# GIVEN RECORDS start
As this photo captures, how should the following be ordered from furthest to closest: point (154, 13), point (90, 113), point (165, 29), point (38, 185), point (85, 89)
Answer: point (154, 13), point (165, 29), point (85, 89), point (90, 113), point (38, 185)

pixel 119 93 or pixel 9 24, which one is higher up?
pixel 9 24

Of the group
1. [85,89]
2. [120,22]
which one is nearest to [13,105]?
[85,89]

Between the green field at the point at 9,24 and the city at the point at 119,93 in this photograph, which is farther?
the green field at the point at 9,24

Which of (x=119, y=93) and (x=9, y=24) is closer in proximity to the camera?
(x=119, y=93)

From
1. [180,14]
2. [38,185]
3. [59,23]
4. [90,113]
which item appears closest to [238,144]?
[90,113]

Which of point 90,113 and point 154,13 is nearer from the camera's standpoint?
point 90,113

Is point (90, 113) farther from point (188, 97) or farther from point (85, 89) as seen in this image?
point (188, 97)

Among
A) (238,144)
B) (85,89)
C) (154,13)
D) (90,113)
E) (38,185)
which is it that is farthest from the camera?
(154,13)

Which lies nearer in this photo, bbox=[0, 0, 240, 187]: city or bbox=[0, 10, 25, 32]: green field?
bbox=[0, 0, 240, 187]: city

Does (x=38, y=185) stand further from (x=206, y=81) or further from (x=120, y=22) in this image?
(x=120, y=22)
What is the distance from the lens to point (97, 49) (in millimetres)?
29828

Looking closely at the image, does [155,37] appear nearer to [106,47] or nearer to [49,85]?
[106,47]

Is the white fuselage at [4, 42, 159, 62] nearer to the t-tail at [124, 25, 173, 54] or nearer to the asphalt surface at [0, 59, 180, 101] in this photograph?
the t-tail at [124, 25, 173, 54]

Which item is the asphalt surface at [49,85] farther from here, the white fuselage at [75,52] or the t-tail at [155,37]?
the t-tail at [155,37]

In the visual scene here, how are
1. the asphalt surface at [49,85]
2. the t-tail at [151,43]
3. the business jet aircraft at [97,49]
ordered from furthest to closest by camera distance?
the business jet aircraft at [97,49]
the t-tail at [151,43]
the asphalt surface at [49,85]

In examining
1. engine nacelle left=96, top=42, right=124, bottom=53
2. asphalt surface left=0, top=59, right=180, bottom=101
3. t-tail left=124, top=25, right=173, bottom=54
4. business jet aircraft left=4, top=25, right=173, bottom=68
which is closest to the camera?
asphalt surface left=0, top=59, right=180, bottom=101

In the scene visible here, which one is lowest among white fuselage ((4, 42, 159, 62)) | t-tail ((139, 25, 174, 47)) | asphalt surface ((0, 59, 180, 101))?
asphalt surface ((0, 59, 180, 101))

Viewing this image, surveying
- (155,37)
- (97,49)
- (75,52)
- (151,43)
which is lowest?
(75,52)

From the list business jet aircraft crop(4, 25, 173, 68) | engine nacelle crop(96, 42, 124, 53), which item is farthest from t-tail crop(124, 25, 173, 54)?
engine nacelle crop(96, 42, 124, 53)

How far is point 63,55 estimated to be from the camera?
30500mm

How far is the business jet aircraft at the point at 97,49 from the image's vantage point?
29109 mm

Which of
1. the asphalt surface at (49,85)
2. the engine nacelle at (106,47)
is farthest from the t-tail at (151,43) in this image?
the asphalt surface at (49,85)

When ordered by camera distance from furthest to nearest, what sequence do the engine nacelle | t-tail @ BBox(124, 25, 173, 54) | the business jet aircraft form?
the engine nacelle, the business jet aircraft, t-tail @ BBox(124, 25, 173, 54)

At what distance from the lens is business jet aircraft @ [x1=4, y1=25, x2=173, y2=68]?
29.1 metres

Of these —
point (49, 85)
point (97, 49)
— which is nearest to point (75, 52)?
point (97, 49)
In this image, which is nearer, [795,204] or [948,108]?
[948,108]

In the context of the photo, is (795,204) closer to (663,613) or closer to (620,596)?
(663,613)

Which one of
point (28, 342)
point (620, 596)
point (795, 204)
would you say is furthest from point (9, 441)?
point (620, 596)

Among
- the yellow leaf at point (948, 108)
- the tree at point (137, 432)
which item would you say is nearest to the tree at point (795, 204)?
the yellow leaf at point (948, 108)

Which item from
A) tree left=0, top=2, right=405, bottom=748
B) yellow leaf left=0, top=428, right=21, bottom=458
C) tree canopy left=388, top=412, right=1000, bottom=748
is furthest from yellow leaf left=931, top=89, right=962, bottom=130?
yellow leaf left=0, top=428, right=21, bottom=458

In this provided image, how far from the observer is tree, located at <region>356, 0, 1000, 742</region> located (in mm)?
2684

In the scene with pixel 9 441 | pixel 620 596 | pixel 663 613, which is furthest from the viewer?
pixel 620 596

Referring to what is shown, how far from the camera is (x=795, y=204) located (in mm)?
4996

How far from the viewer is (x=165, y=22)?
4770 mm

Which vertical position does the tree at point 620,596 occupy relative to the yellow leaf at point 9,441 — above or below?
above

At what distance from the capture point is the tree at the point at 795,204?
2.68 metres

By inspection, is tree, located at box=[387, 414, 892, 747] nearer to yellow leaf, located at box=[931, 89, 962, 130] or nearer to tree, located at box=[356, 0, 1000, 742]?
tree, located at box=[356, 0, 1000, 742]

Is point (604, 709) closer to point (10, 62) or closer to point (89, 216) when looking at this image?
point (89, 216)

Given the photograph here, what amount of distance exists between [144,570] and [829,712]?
# GIVEN RECORDS end
SET TASK >> Reproduce the listing in full, swapping every instance of "camera" for "viewer" and leaving all other text unchanged.

FINAL RESULT >>
As this photo captures, how should the following be ordered from furthest to closest: point (154, 13), point (90, 113), point (165, 29), point (38, 185), point (85, 89)
Answer: point (154, 13), point (165, 29), point (85, 89), point (90, 113), point (38, 185)

pixel 119 93 or pixel 9 24, which one is higher up?
pixel 9 24

Of the group
1. [85,89]
2. [120,22]
which one is nearest to [13,105]?
[85,89]

Between the green field at the point at 9,24 and the city at the point at 119,93 in this photograph, which is farther?
the green field at the point at 9,24

Which of (x=119, y=93) and (x=9, y=24) is closer in proximity to the viewer?
(x=119, y=93)

From
1. [180,14]
2. [38,185]
3. [59,23]
4. [90,113]
which item appears closest to [238,144]?
[90,113]

Which of point 90,113 and point 154,13 is nearer from the viewer's standpoint?
point 90,113

Is point (90, 113) farther from point (188, 97) or farther from point (85, 89) as seen in this image?
point (188, 97)

Among
A) (238,144)
B) (85,89)
C) (154,13)
D) (90,113)
E) (38,185)
which is it that is farthest from the viewer?
(154,13)

Which lies nearer in this photo, bbox=[0, 0, 240, 187]: city or bbox=[0, 10, 25, 32]: green field?
bbox=[0, 0, 240, 187]: city

Does (x=38, y=185) stand further from (x=206, y=81) or further from (x=120, y=22) in this image?
(x=120, y=22)
What is the distance from the lens to point (97, 49) (in millimetres)?
29828

Looking closely at the image, does [155,37] appear nearer to [106,47] or nearer to [49,85]?
[106,47]

Is the white fuselage at [4, 42, 159, 62] nearer to the t-tail at [124, 25, 173, 54] or nearer to the asphalt surface at [0, 59, 180, 101] in this photograph?
the t-tail at [124, 25, 173, 54]

Which item is the asphalt surface at [49,85] farther from here, the white fuselage at [75,52] or the t-tail at [155,37]?
the t-tail at [155,37]

In the visual scene here, how are
1. the asphalt surface at [49,85]
2. the t-tail at [151,43]
3. the business jet aircraft at [97,49]
ordered from furthest to closest by viewer distance?
the business jet aircraft at [97,49]
the t-tail at [151,43]
the asphalt surface at [49,85]

In examining
1. engine nacelle left=96, top=42, right=124, bottom=53
2. asphalt surface left=0, top=59, right=180, bottom=101
3. t-tail left=124, top=25, right=173, bottom=54
4. business jet aircraft left=4, top=25, right=173, bottom=68
which is closest to the viewer?
asphalt surface left=0, top=59, right=180, bottom=101

In the scene visible here, which one is lowest among white fuselage ((4, 42, 159, 62)) | t-tail ((139, 25, 174, 47)) | asphalt surface ((0, 59, 180, 101))?
asphalt surface ((0, 59, 180, 101))

Viewing this image, surveying
- (155,37)
- (97,49)
- (75,52)
- (151,43)
which is lowest?
(75,52)

From the list business jet aircraft crop(4, 25, 173, 68) | engine nacelle crop(96, 42, 124, 53), which item is farthest from t-tail crop(124, 25, 173, 54)?
engine nacelle crop(96, 42, 124, 53)

How far is point 63,55 estimated to be from the viewer?
30500mm

How far is the business jet aircraft at the point at 97,49 from the image's vantage point?
29109 mm

Which of
1. the asphalt surface at (49,85)
2. the engine nacelle at (106,47)
is farthest from the t-tail at (151,43) in this image?
the asphalt surface at (49,85)

When ordered by viewer distance from furthest to nearest, what sequence do the engine nacelle | t-tail @ BBox(124, 25, 173, 54) | the business jet aircraft form?
the engine nacelle, the business jet aircraft, t-tail @ BBox(124, 25, 173, 54)

At what distance from the lens is business jet aircraft @ [x1=4, y1=25, x2=173, y2=68]?
29.1 metres

Of these —
point (49, 85)
point (97, 49)
— which is nearest to point (75, 52)?
point (97, 49)
In this image, which is nearer, [795,204] or [948,108]?
[948,108]

In the context of the photo, is (795,204) closer to (663,613) or closer to (620,596)?
(663,613)

Which one of
point (28, 342)
point (620, 596)
point (795, 204)
would you say is furthest from point (9, 441)?
point (620, 596)

Among
- the yellow leaf at point (948, 108)
- the tree at point (137, 432)
which item would you say is nearest to the tree at point (795, 204)?
the yellow leaf at point (948, 108)

Which item from
A) tree left=0, top=2, right=405, bottom=748
B) yellow leaf left=0, top=428, right=21, bottom=458
C) tree canopy left=388, top=412, right=1000, bottom=748
is furthest from yellow leaf left=931, top=89, right=962, bottom=130?
yellow leaf left=0, top=428, right=21, bottom=458

In this provided image, how far from the observer is tree, located at <region>356, 0, 1000, 742</region> located (in mm)?
2684

In the scene with pixel 9 441 | pixel 620 596 | pixel 663 613, which is furthest from the viewer?
pixel 620 596

Referring to what is shown, how far from the viewer is (x=795, y=204) located (in mm)?
4996

How far from the viewer is (x=165, y=22)?
4770 mm

Which vertical position does the tree at point 620,596 occupy relative to the yellow leaf at point 9,441 — above or below?
above

At what distance from the capture point is the tree at the point at 795,204?
2.68 metres

By inspection, is tree, located at box=[387, 414, 892, 747] nearer to yellow leaf, located at box=[931, 89, 962, 130] or nearer to tree, located at box=[356, 0, 1000, 742]?
tree, located at box=[356, 0, 1000, 742]

Is point (604, 709) closer to point (10, 62) or closer to point (89, 216) when looking at this image?
point (89, 216)

Given the photograph here, what amount of distance exists between [144,570] and [829,712]?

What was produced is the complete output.